PASSAGE PROVIDED:
.....

Week #3

Week #3 #

Developing the first prototype, creating the priority list #

  • Technical Infrastructure:

As our team got comfortable with the code of the project, we understood that machine learning models took too long to train on our personal computers. As such, we will be using the YandexCloud computing capabilities to save time and our laptops. Additionally, it has a service called Yandex Tracker, which helps us distribute tasks in the team. The rest of the project doesn’t require any special infrastructure, except for possibly opening a website on its own server once its time to present our work.

  • Backend Development:

As per the last weeks goals, our focus was getting the basic model pipeline running. In order to get first results quicker, we decided to use Streamlit. In the end, we completed most of the pipeline, which includes: image captioning, image segmentation, prompt writer and diffusion model. The only model left to implement is the background labels predictor, which is mostly an additional feature and not required for the prototype to function properly.

  • Frontend Development:

Developed the first iteration of the website with the basic features, such as accepting requests, sending requests to the backend and displaying the results.

  • Data Management:

As we had a dataset available from our customers, we expanded and applied preprocessing to it to get more efficient model training. As for the database that stores the clients and their history, we plan to implement it in future weeks.

  • Prototype Testing:

The prototype was collectively tested by us on a number of subjects, which showed us the areas that needed attention, mainly the prompt generation and glitches.

Examples of different generation results
A great generation Generation with artifacts Generation with too many objects in prompt

Prototype

Weekly Progress Report: #

Challenges & Solutions #

  • Yandex GPT prompts being hard to work with.
    Solution: lots of experiments and general reading in the topic of prompts.

  • Too many artifacts.
    Solution: writing negative prompts for Stable Diffusion.

  • UI breaking in different screen resolutions.
    Solution: reading about the solutions and asking other developers both in the team and from the Leroy Merlen.

  • Difficulties in parsing data due to the security measures of the Leroy Merlin website.
    Solution: a script was written to transfer the necessary cookies (taking them from the browser) and parsing using BeautifulSoup

Conclusions & Next Steps #

Our team implemented the backend and frontend, assembled a pipeline of models and prepared the dataset for further training. With all of this in mind, our next steps are:

  • development of background labels predictor architecture, and its training;
  • connection of frontend and backend;
  • improve the promts;
  • adding new features like style selection and the number of generated images.

.....

DATASET EXCERPTS:

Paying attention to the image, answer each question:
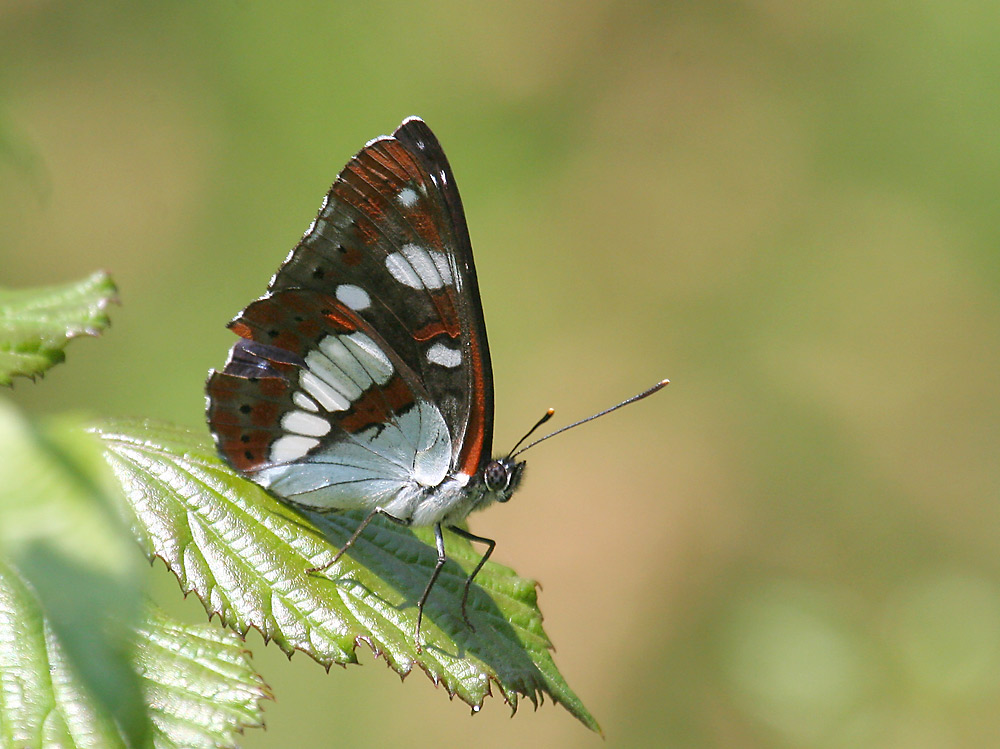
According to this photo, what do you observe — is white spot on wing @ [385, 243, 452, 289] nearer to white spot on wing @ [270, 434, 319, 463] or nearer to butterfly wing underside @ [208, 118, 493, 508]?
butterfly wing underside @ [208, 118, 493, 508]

.....

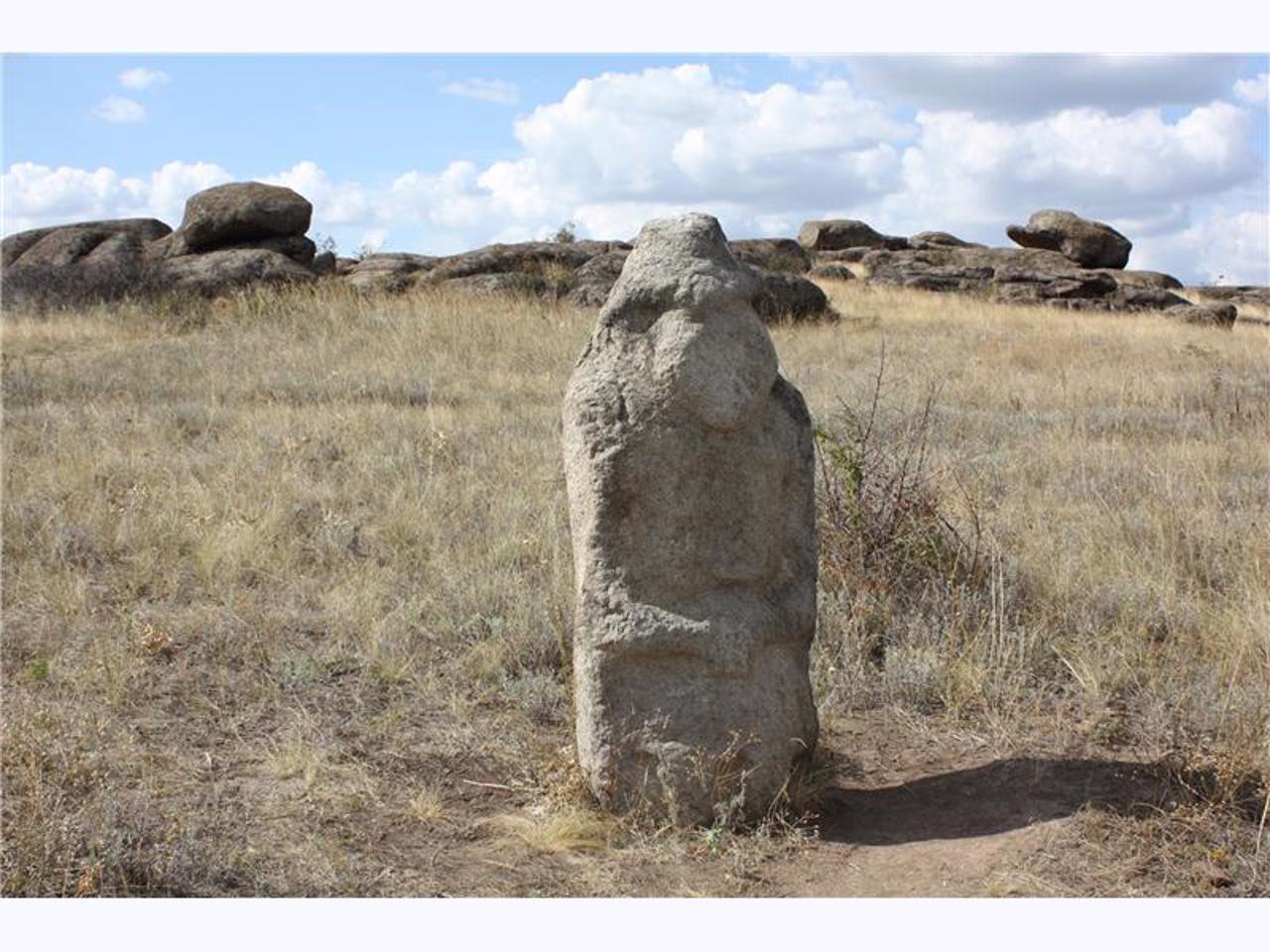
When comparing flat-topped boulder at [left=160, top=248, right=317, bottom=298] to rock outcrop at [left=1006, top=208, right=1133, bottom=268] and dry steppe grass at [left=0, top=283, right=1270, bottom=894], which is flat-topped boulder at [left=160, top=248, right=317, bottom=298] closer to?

.....

TASK OBJECTIVE: Please set down, word for word, the part of the Week #3 report that opens with the words containing "Our team implemented" and closes with "of generated images.".

EXERCISE SOLUTION:
Our team implemented the backend and frontend, assembled a pipeline of models and prepared the dataset for further training. With all of this in mind, our next steps are:

  • development of background labels predictor architecture, and its training;
  • connection of frontend and backend;
  • improve the promts;
  • adding new features like style selection and the number of generated images.